All about frostbites: Causes, symptoms, prevention, and more
Frostbite is a condition when your skin and underlying tissues freeze and gets cold, inflamed, hard, pale, and numb. Extreme cold and windy weather or chilled water can cause this condition, and frostbite can sometimes permanently damage your skin, bones, muscles, and other tissues. You can get frostbite even if your skin is fully covered. Read on to know more about this dangerous condition.
What is frostbite?
Frostbite damages the skin and tissue, and usually occurs when your skin gets exposed to extremely cold temperatures, below -0.55C. The colder it is, the faster you develop the symptoms. You can get frostbite in just 30 minutes at -26 degrees Celsius.

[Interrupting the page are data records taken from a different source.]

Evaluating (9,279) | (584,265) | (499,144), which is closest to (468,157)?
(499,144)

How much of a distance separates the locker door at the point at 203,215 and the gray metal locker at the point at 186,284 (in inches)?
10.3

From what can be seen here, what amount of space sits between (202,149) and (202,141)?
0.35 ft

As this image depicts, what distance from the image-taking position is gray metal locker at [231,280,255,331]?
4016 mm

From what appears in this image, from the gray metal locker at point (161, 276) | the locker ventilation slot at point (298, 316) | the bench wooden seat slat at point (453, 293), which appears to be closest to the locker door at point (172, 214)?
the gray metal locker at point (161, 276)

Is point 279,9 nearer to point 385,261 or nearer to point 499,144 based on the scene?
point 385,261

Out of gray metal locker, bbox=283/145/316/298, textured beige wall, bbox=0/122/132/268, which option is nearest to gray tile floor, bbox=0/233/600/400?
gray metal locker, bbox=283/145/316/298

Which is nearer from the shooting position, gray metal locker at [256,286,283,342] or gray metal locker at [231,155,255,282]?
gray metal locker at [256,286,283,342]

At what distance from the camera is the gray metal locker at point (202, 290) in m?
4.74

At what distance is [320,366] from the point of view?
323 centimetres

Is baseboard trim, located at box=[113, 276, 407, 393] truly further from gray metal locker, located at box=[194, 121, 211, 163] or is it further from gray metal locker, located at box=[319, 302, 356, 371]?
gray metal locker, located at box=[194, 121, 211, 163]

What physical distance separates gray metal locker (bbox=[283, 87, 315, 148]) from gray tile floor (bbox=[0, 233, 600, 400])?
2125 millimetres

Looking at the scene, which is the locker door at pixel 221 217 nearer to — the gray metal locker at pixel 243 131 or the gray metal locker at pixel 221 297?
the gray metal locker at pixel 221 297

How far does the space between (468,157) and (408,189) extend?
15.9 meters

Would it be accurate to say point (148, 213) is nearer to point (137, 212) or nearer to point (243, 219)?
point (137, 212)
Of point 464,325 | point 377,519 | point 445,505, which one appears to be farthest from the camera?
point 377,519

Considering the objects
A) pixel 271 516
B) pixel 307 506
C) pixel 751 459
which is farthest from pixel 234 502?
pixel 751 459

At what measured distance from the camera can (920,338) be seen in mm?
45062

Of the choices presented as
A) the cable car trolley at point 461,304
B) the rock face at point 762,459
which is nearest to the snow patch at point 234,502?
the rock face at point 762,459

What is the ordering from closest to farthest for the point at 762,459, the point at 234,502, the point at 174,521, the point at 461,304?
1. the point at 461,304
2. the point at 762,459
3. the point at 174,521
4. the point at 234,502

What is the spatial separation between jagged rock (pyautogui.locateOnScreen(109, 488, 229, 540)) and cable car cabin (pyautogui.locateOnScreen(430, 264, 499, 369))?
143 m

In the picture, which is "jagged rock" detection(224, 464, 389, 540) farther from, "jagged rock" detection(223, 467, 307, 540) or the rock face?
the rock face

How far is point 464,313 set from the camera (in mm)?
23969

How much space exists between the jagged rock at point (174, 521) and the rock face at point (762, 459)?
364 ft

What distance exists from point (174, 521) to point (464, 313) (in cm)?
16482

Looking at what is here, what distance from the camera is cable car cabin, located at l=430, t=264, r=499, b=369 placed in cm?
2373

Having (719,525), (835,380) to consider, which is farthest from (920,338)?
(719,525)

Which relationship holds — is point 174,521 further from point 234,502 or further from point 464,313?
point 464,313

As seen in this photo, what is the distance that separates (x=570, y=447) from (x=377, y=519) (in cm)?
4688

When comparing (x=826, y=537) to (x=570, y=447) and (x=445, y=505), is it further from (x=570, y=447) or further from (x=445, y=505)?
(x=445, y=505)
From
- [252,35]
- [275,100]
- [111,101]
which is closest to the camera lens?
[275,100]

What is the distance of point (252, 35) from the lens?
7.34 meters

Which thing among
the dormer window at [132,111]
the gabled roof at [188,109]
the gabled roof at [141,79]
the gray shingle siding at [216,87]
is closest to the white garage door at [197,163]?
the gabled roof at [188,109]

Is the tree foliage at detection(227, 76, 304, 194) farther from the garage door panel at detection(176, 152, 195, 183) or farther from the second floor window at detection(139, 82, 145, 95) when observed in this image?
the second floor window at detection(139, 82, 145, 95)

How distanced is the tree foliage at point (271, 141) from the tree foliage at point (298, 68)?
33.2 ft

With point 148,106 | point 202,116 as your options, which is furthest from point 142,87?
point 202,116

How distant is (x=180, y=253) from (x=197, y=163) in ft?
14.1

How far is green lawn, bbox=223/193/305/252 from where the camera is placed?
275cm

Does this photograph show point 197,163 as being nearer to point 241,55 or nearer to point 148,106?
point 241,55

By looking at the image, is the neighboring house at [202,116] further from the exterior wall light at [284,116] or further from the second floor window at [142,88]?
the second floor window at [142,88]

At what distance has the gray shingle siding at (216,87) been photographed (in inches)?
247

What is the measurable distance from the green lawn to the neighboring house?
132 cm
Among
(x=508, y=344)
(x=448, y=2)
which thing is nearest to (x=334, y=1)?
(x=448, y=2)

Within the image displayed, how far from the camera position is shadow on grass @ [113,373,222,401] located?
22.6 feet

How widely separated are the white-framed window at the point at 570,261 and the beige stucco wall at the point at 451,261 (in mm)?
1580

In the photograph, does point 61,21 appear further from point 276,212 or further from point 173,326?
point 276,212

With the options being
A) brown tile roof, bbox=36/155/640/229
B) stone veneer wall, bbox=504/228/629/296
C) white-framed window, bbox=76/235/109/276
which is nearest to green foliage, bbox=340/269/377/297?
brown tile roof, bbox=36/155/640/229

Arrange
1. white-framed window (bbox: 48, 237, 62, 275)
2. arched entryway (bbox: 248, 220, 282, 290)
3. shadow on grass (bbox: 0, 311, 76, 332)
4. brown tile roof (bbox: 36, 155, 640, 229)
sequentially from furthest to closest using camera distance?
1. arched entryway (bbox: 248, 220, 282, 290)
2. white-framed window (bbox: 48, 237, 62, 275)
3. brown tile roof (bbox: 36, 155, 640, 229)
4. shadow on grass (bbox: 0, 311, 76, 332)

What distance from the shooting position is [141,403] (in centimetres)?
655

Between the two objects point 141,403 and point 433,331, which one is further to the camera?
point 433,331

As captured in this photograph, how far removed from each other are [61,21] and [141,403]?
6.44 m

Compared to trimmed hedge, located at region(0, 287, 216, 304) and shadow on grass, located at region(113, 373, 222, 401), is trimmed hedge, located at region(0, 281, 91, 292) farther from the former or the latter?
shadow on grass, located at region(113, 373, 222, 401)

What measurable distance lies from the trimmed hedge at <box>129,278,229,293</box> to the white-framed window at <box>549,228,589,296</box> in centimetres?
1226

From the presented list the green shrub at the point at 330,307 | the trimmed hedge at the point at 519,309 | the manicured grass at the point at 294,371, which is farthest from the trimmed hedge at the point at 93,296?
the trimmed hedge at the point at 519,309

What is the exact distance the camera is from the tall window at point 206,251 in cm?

Several stages involved in a frostbite
Frostnip: One of the mildest forms of frostbite, frostnip causes numbness in the affected areas. It can cause pain and tingling but no permanent skin damage. Superficial frostbite: Causing slight changes in skin color, this stage may lead to stinging, swelling, and burning. Severe frostbite: This makes your skin turn white or blue-gray, while your tissues turn black and hard at this stage.
Symptoms of the condition
During the early stages of the condition, you might feel cold skin and a numb and prickly feeling. Your skin usually turns pale white or yellow. Your skin can also turn red, purplish, or brown depending on the severity of the stage. During the intermediate stage, your skin looks shiny and feels hard. You may also experience clumsiness due to muscle and joint stiffness.
Causes behind frostbite
Frostbite is usually caused due to exposure to cold weather conditions. Wearing clothes that do not protect against windy, or chilly weather, wearing tight outfits, or staying out in the cold for longer can trigger the condition. Your nose, fingers, hands, toes, feet, and ears are the first areas to freeze as they get affected by decreased blood flow in response to cold.
How to prevent the condition
Try to stay indoors and limit your time outdoors as much as possible in chilly or cold weather conditions. Go through weather forecasts before heading outside. Stay warm and wear several layers of loose warm clothing along with windproof and waterproof outer garments. Cover your ears with heavy woolens and wear well-fitted socks and hand warmers that wick moisture and offer insulation.
Is there any treatment available for the condition?
You can easily treat mild frostbite at home with simple first aid care. It can be treated by rewarming the skin where you need to take a warm water bath for 15-20 minutes and then move the affected area gently as it rewarms. Oral pain medicines or infection-fighting drugs may also be suggested by your doctor along with wound care techniques and therapies.